You would have to develop a fairly complex daemon to constantly monitor each of the huge directories and then store the output on a file system separate from the big directories. Or simply wait a very long time to get an answer using UNIX tools.

If you do something about where the directory data lives, as bakunin suggested, things would get better. Not perfect.

What OS are you on? Maybe you can tune ufs or whatever filesystem you have.

rufino · October 28, 2013, 10:09pm

centos 6.4 and my bid disk mounted from EMC.

here is my directory structure.
20TB mouted from EMC
/data
10m files -images/
500k files -txt/
wanted to get total size of images and txt folder separately.

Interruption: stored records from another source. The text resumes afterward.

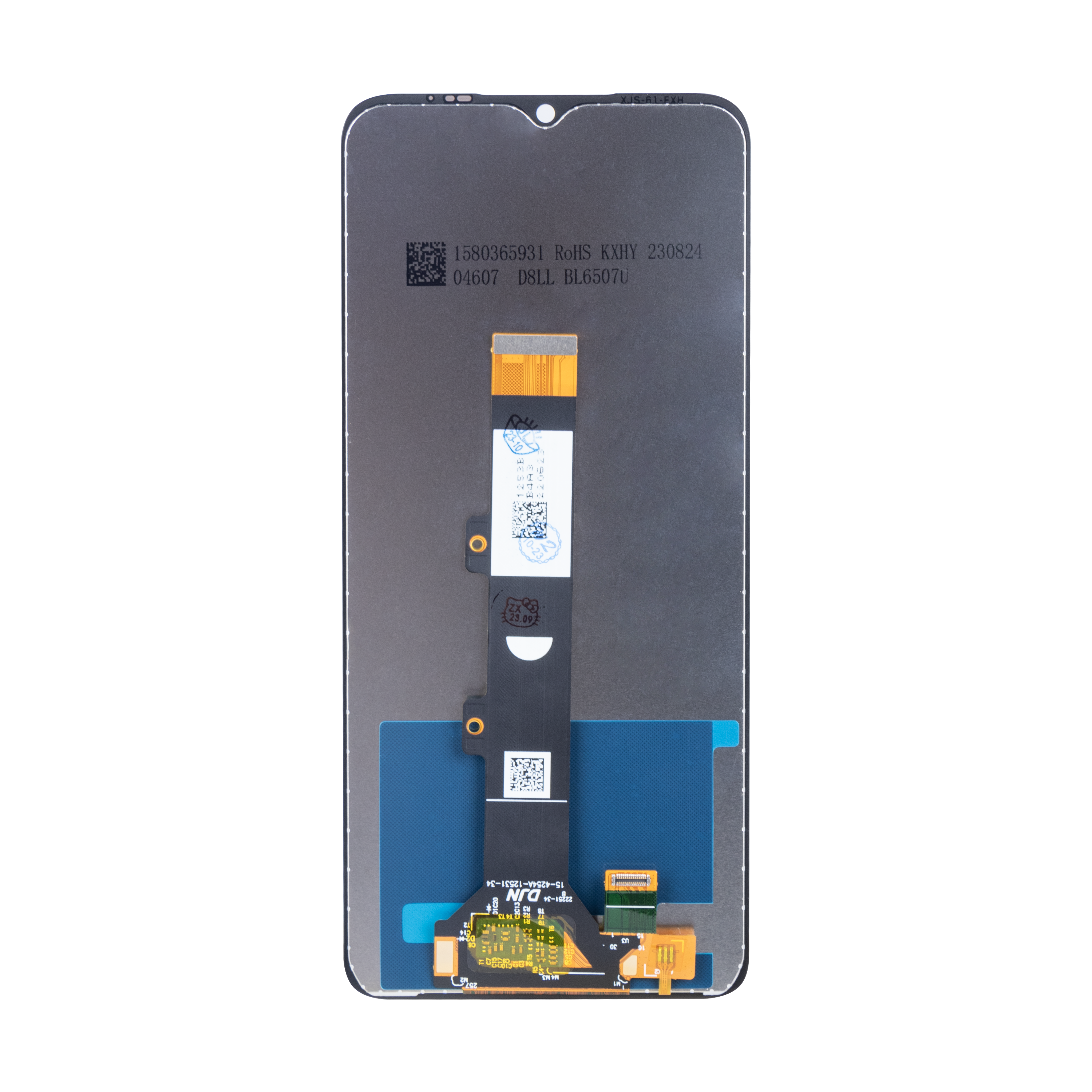 Motorola Moto E22i شاشة وديجيتالايزر بدون إطار أسود OEM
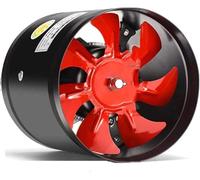 Ventilateur de cheminée rond puissant, hotte commerciale et domestique pour conduit de cuisine, noir/rouge
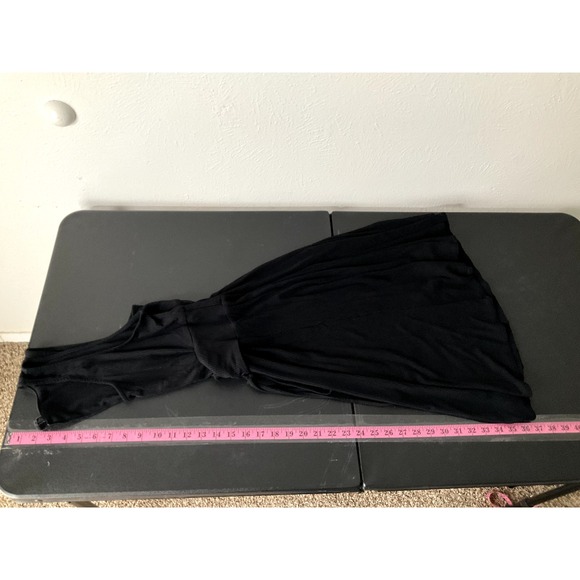 Torrid Dress Women 1x Black Corset Tie Sleeveless‎ Ribbed Flowy Stretch Peasant - Picture 13 of 16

cnt=0 > /tmp/summary_sizes.txt   # set the file to zero length while read dirname  do 
[ "$dirname" = "/data/images" ]  && continue                # skip highlevel dirs 
[ "$dirname" = "/data/txt" ]  && continue      
du -s $dirname >> /tmp/summary_sizes.txt &   # run du in the background      
cnt=$(( $cnt + 1 ))                                          # count background processes      
[  $(( $cnt % 15 )) -eq 0 ]  && wait                   # when 15 active -- wait
done  < /tmp/dir.txt
wait

I try your script but no result

bakunin · October 29, 2013, 12:09pm

No wonder - you have skipped exactly the directories you were interested in. You should skip "/data", as HIGHERLEVEL directory, like the commentary suggested. It might help to actually try to understand what the script is doing before modifying it.

I hope this helps.

bakunin

rufino · October 30, 2013, 2:07am

yes you right, now is working and will update you.